- Aim of the exercise -
Return every line of the data that contains the string "vote".

- Extracted data -
※
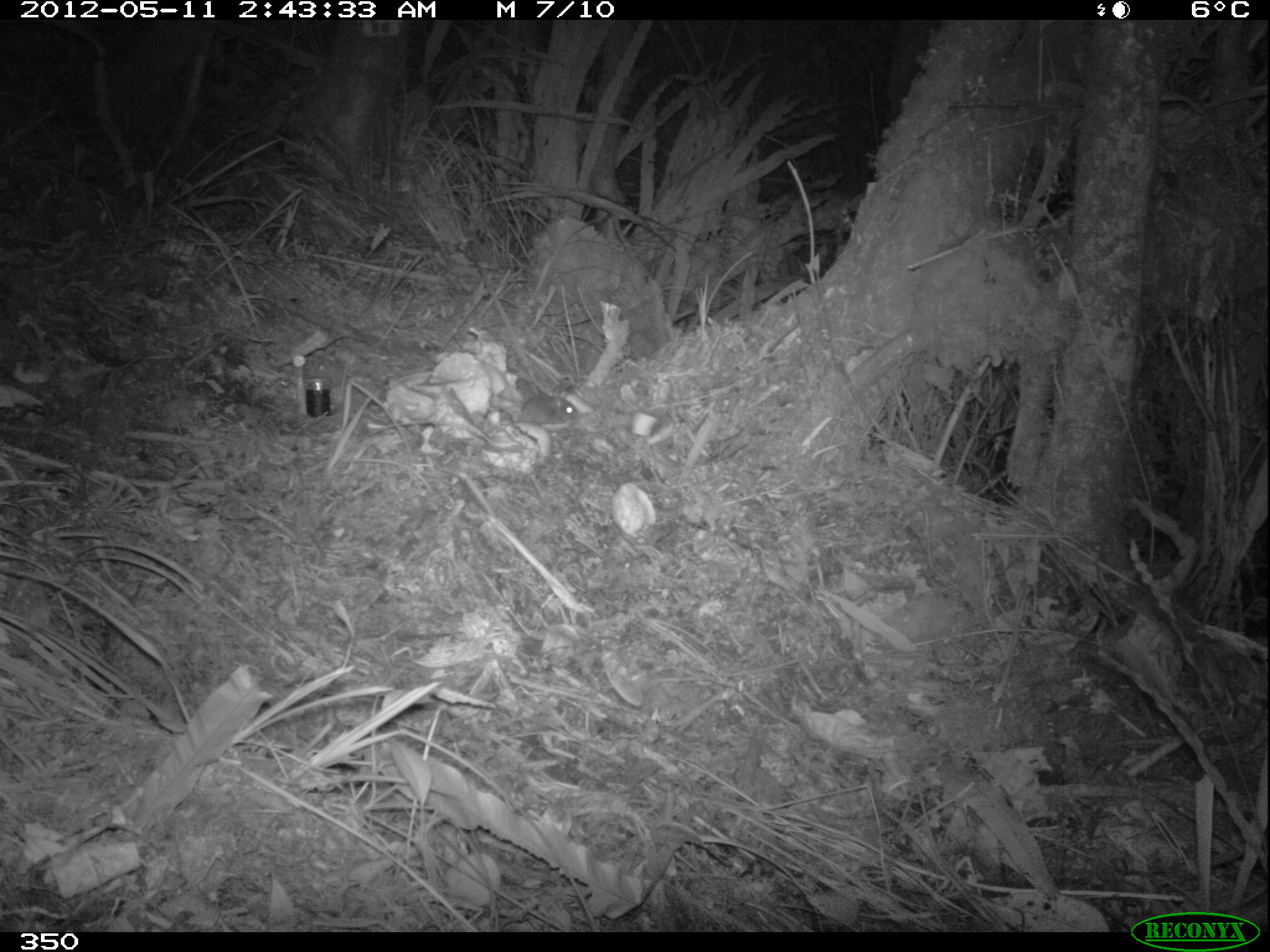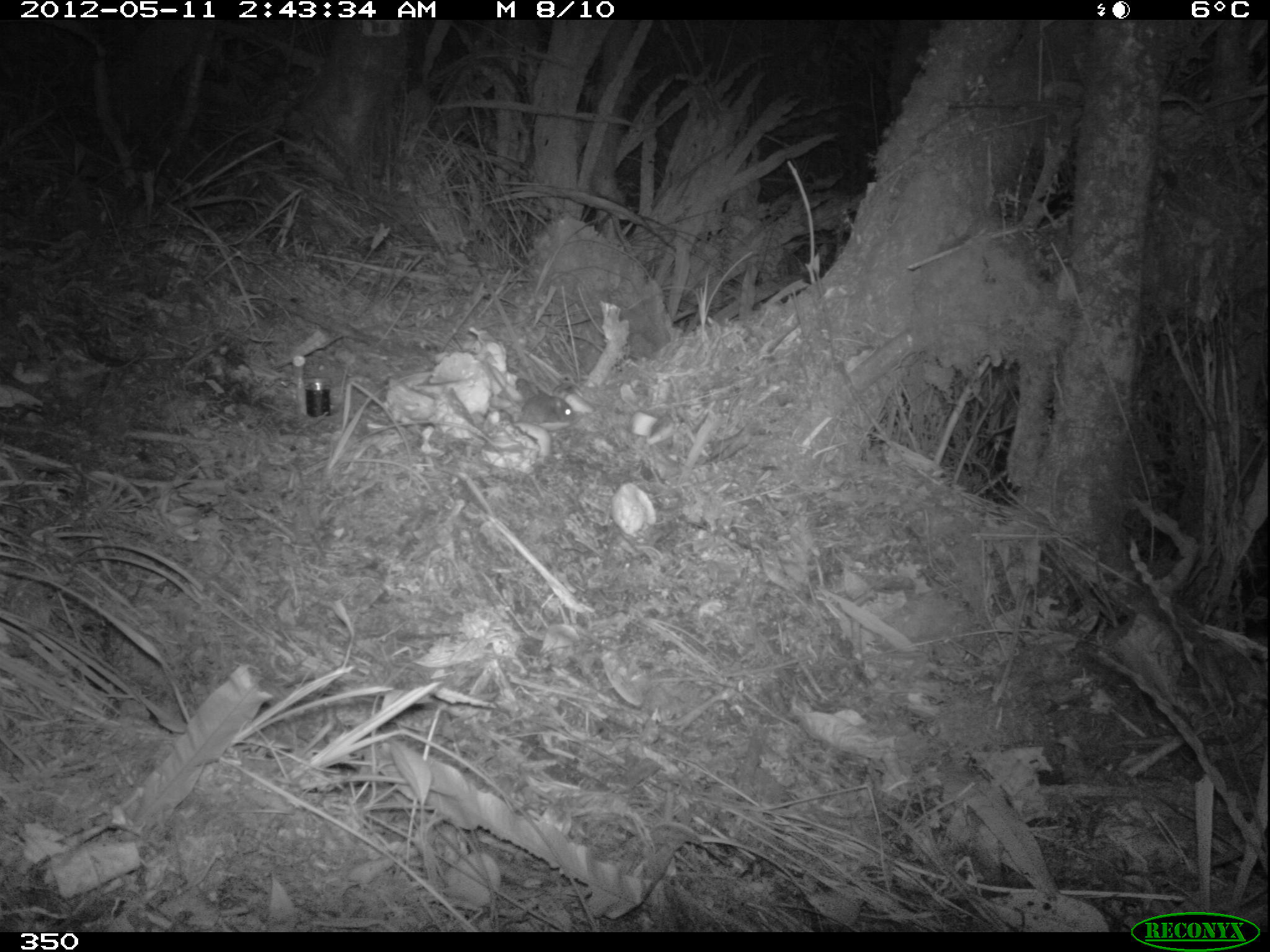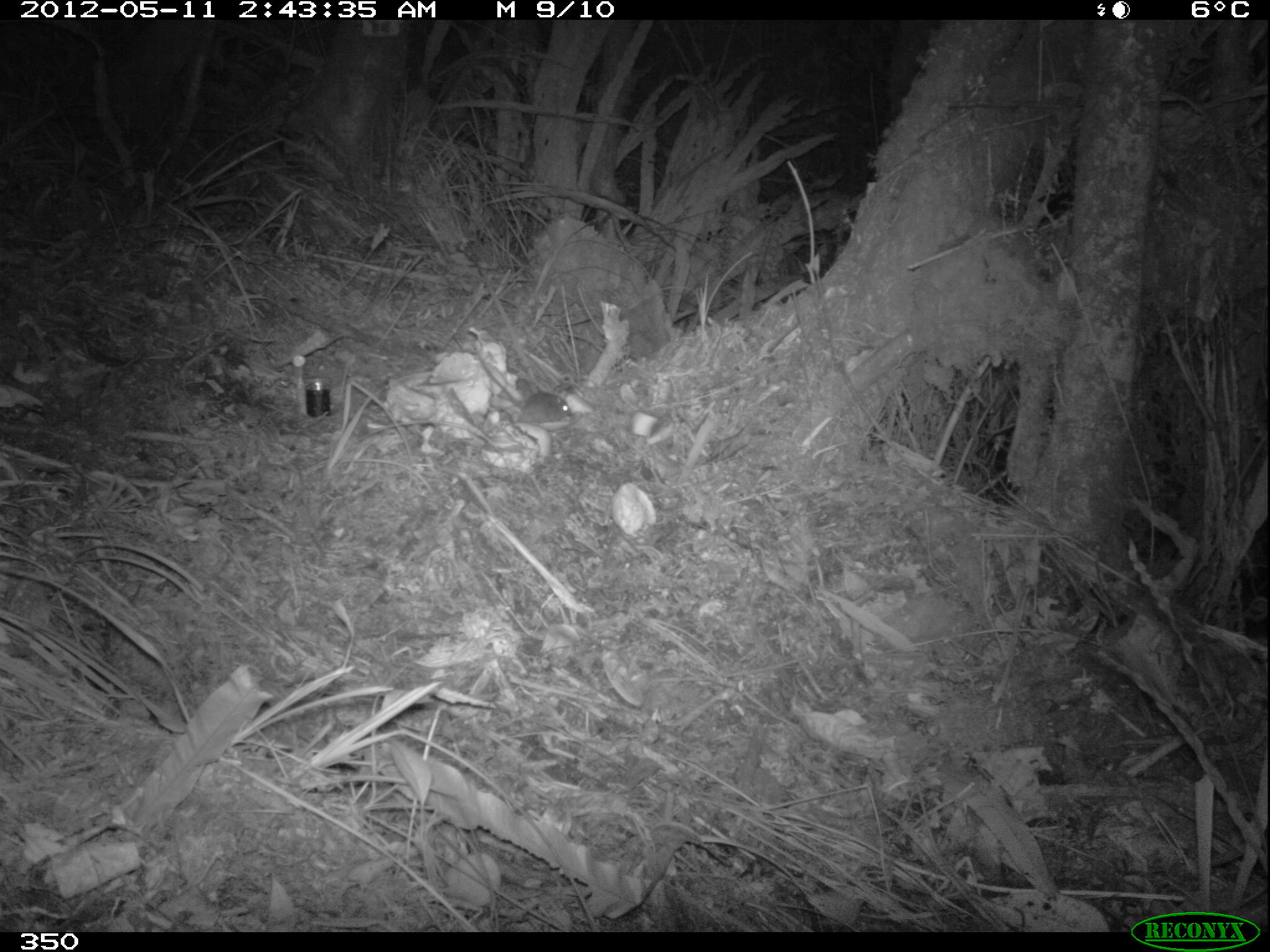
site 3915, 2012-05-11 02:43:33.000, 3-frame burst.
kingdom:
※
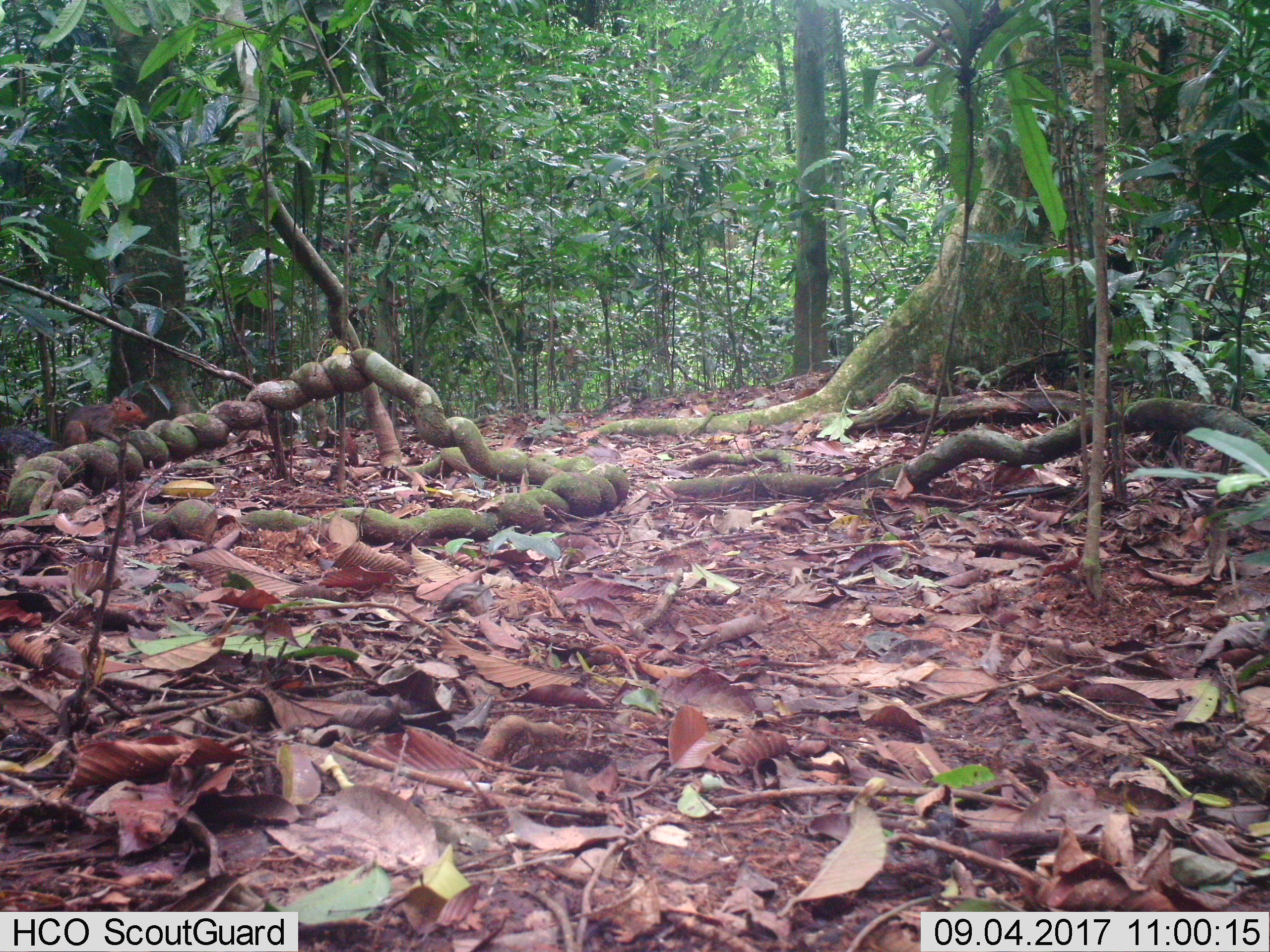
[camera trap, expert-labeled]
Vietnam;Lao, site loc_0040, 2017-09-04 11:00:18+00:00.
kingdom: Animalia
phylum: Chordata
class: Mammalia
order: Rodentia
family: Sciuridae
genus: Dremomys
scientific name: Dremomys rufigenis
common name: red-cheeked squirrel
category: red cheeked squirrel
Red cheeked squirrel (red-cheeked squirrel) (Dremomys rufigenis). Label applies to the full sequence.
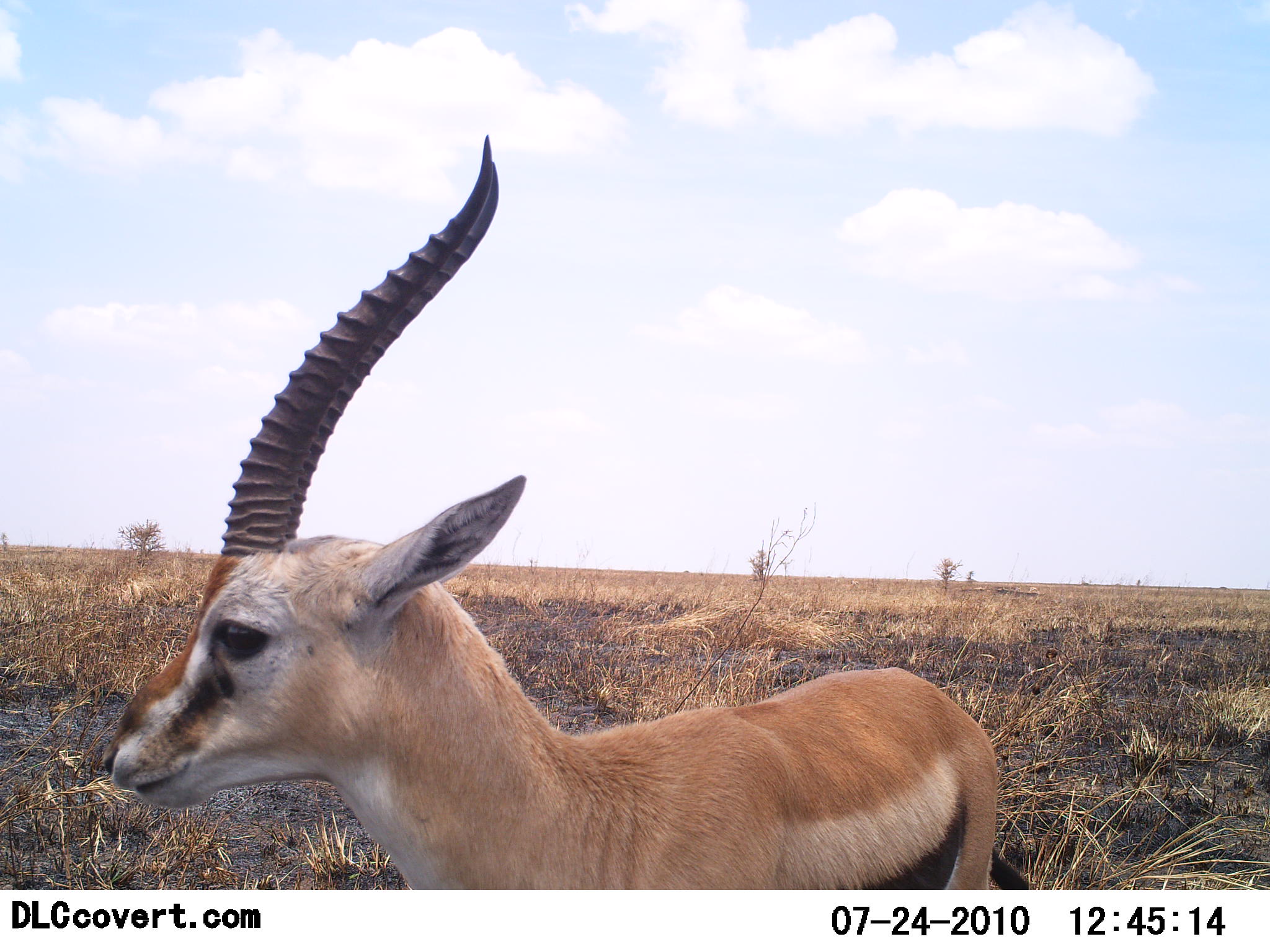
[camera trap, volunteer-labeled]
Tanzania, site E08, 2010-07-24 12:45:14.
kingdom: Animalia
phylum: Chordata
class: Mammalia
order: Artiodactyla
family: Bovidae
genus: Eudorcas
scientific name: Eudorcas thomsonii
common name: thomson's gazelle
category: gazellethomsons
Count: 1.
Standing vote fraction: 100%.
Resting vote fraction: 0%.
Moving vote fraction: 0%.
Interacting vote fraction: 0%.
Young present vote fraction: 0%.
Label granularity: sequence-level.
※
- Task solution -
Standing vote fraction: 100%.
Resting vote fraction: 0%.
Moving vote fraction: 0%.
Interacting vote fraction: 0%.
Young present vote fraction: 0%.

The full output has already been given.